### Stated task A:
Reproduce word for word the passage of the forum thread on information with decaying value, everything from "[continued]" down to "in the introduction.".

### Excerpt provided:
-- -- --

Hey , could you help me out here?

I'm working on some experiments based on two assumptions:

- Some information has decaying value;
- The amount of information that has decaying value is increasing rapidly.

It's somewhat early stage, so before I go down a rabbit hole, does anyone know of any prior art, or any articles or algos on a related topic?

Thanks!

· Web · 3 · 2

@ricardojmendez
Those assumptions makes sense, sorta, though you didn't clarify which sort of value you care about.

However, it's so vague and broad that it's really hard to comment on (or refer you to existing work).
What's the question your experiments try to answer? What sort of algorithms/experiments/data do you have in mind?

@kellerfuchs Initially, filtering. "Should I be considering this at all, and if so, in what weight?"

Trivializing it, you could say I'm looking at a more elaborate exponential moving average, although used to calibrate age rankings more than adjusting a datum.

@ricardojmendez
OK. I guess this is time-series data?

If so, blog.filippo.io/understanding- is a pretty decent intro to the various kinds of time-series data, and while it argues that approximate, consise representations are not needed (“keeping all requests timings of the last 5 seconds to nanosecond precision at 5000qps [requires] 200kB”), it refers to various techniques (weighted- and sliding-window-reservoirs) that are relevant.

[continued]

@ricardojmendez
Searching for “consise approximations of time-series” yielded “Piecewise Trend Approximation: A Ratio-Based Time Series Representation” [0], which itself refers to a bunch of different methods in the introduction.

That is definitely a thorough bibliographic survey, but it is a start; someone more expert than I might pitch in, or you might find better sources, though.

-- -- --

### Stated task B:
Write out everything in the entries from the line containing "By your observation, is" down to the end of the entries, both ends included. Leave out the pictures.

-- -- --

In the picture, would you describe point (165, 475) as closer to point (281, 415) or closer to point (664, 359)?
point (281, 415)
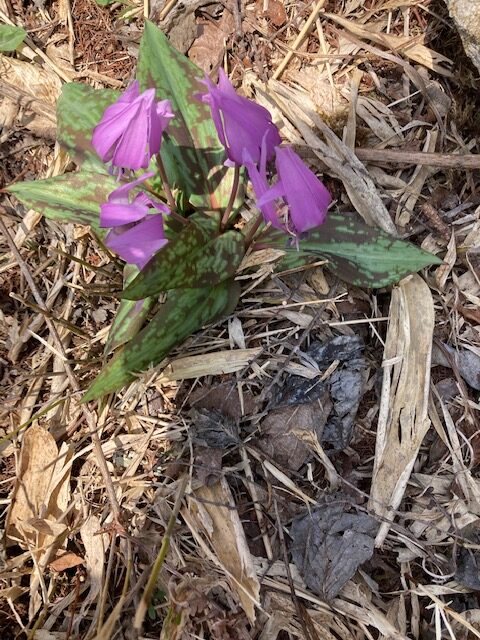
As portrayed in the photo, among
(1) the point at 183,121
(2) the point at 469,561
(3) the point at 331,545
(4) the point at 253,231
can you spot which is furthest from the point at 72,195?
(2) the point at 469,561

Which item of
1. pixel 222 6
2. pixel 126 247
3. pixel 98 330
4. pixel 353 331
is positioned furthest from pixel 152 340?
pixel 222 6

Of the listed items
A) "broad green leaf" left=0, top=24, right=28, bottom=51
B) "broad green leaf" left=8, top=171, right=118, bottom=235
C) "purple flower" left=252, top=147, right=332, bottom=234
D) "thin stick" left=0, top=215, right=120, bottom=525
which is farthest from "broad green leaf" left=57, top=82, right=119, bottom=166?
"purple flower" left=252, top=147, right=332, bottom=234

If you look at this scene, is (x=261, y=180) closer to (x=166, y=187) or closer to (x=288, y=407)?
(x=166, y=187)

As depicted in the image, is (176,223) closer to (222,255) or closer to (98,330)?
(222,255)

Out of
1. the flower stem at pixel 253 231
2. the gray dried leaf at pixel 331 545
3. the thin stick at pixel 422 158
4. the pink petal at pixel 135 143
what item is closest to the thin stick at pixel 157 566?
the gray dried leaf at pixel 331 545

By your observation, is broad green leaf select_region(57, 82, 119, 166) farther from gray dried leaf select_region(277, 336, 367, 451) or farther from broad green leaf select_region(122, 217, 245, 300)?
gray dried leaf select_region(277, 336, 367, 451)
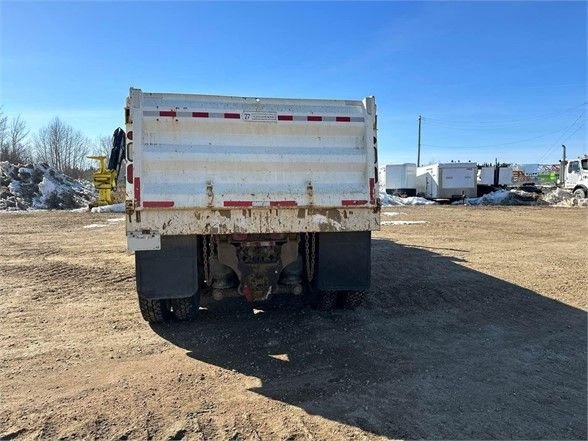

-- -- --

### Full output A:
[continued]

@ricardojmendez
Searching for “consise approximations of time-series” yielded “Piecewise Trend Approximation: A Ratio-Based Time Series Representation” [0], which itself refers to a bunch of different methods in the introduction.

### Full output B:
By your observation, is broad green leaf select_region(57, 82, 119, 166) farther from gray dried leaf select_region(277, 336, 367, 451) or farther from broad green leaf select_region(122, 217, 245, 300)?
gray dried leaf select_region(277, 336, 367, 451)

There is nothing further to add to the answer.